Nos últimos meses a USP tem realizado o Programa de Desenvolvimento para Eficiência no Serviço Público 2025 em um hotel na cidade de São Pedro. Dividido em diversas turmas, os funcionários de nível básico foram os primeiros a participar do conjunto de palestras que somam ao todo 16 horas. Nessas palestras, professores-coach se desdobram em convencer os trabalhadores a “entregar mais”, partindo da premissa defendida pelo também coach Mario Sergio Cortella de que se deve “Fazer o teu melhor, nas condições que você tem, enquanto não tem condições melhores para fazer melhor ainda”.

A frase solta pode ser entendida de forma genérica. Como seres humanos devemos, em geral, buscar dar o nosso melhor, na medida do que é possível. Mas sob qual contexto? A serviço do que devemos dar nosso melhor? É aí que queremos dialogar com os trabalhadores, para que possamos entender o que está por trás da agenda da reitoria.

De acordo com os dados publicados pela USP em 1989 eram 31.897 alunos de graduação matriculados. Em 2023, 59.216. Na pós-graduação o número foi de 12.914 em 1989 para 29.441 em 2023. Os alunos de cursos de extensão eram 70.963 em 1989 e 210.334 em 2023. Docentes eram 5.626 em 1989 e em 2024 eram 5.182. Já o número de funcionários passou de 17.735 em 1989 para 12.514 em 2023.

Enquanto o número de alunos regulares matriculados na graduação e na pós-graduação dobrou (sem considerar o número de matriculados nos cursos de extensão que praticamente triplicou), o número de funcionários caiu quase 30%! Ou, seja, somos um terço a menos do que éramos em 1989.

Enquanto crescem os números de trabalhadores sofrendo de burnout entre outros problemas, a reitoria nos cobrar mais entrega é bastante absurdo! Já entregamos muito mais do que somos capazes de suportar, daí o nível brutal de adoecimento físico e mental.

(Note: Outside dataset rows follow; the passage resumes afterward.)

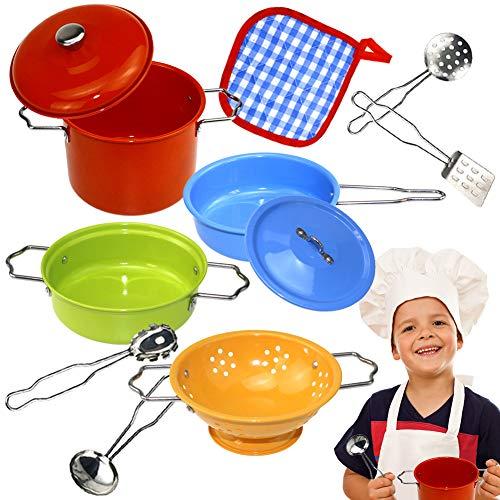 Buyger Cucina Giocattolo per Bambini Set di Pentole e Padelle Cucina Accessori Giocattolo Acciaio Inossidabile per Bambini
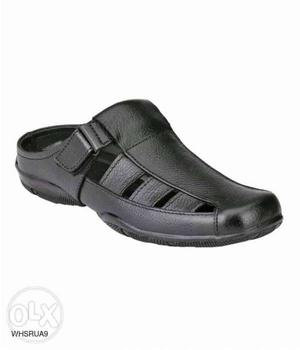 Premium quality leather sandals for men. size:
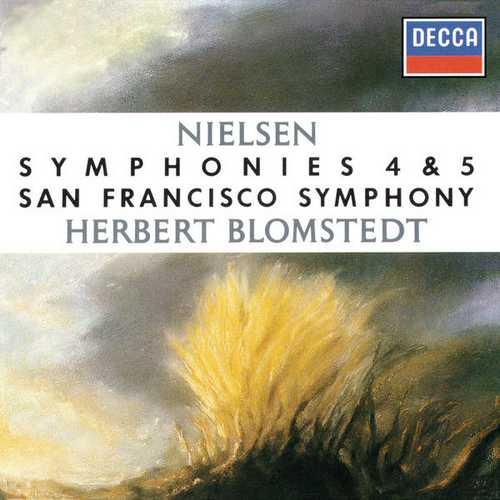 Blomstedt: Nielsen - Symphonies no.4 & 5 (FLAC)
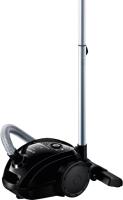 Пылесос Bosch BGN22200 -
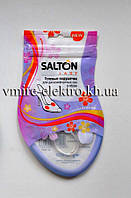 Гелевые подушечки для дискомфортных зон в обуви Salton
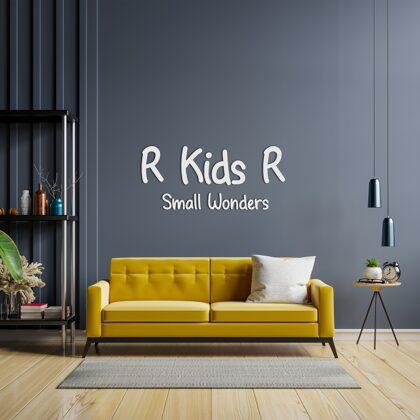 R Kids R logo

O reitor da USP foi até uma das turmas do curso dizer que valoriza os funcionários de nível básico. No entanto, há mais de uma década não há concurso para os níveis básico e a terceirização avançou justamente nesses setores e nos serviços operacionais em geral. Se valoriza, por que não contrata? Por que terceiriza as funções, deixando que os milhares de trabalhadores terceirizados estejam submetidos a maior sobrecarga de trabalho, baixos salários e contratações cada vez mais precárias? Buscar mecanismos para retirar direitos é o oposto de valorizar. Ao terceirizar a USP avança no projeto privatista de universidade, que submete ensino, pesquisa e o trabalho à lógica do capital e nada tem a ver com uma USP inclusiva, ao contrário, exclui a classe trabalhadora e o povo pobre de tudo o que significa a universidade, seja as pesquisas em função da melhoria da vida da população e não em função do lucro do mercado, seja em relação ao acesso.

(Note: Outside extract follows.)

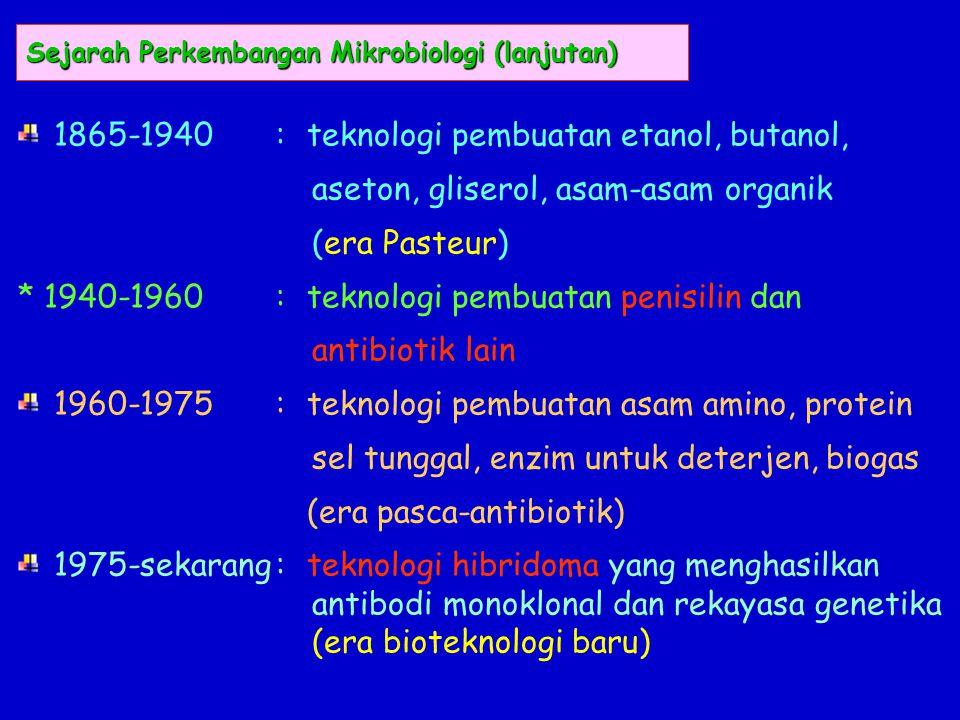 Sejarah Perkembangan Mikrobiologi (lanjutan)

Vale lembrar que quem arrancou as cotas raciais foi o movimento estudantil e dos trabalhadores em aliança com o movimento negro. Não foi o reitor nem a burocracia universitária que, num rompante de bondade, decidiu enxergar a necessidade de políticas afirmativas. Aliás, ao contrário, a USP foi a última das universidades a aderir às cotas raciais. E continua, no entanto, a atacar a permanência estudantil.

Não é segredo para ninguém que os funcionários de nível básico são os responsáveis pela existência da USP em todos seus aspectos. Mas foram justamente as políticas da reitoria que tentaram mudar o perfil dos trabalhadores, transformando o gráfico de número de funcionários de nível básico-técnico-superior do formato de uma pirâmide para o formato de um barril, mas palavras do ex-reitor Zago. Isso não porque as funções exercidas pelos trabalhadores de nível básico deixaram de existir, mas porque foram as primeiras a serem terceirizadas.

Queremos valorização de fato, de todos trabalhadores efetivos e terceirizados, com direitos e salários!

Essa gestão reitoral usou bastante o discurso de inclusão e cooptou muita gente que acreditou que ela seria mais inclusiva para as mulheres e LGBTQIAP+. No entanto, há que pensarmos: quantas vagas nas creches da USP foram abertas? As professoras das creches há anos denunciam o fechamento de vagas e a não contratação de professoras e funcionários para lá.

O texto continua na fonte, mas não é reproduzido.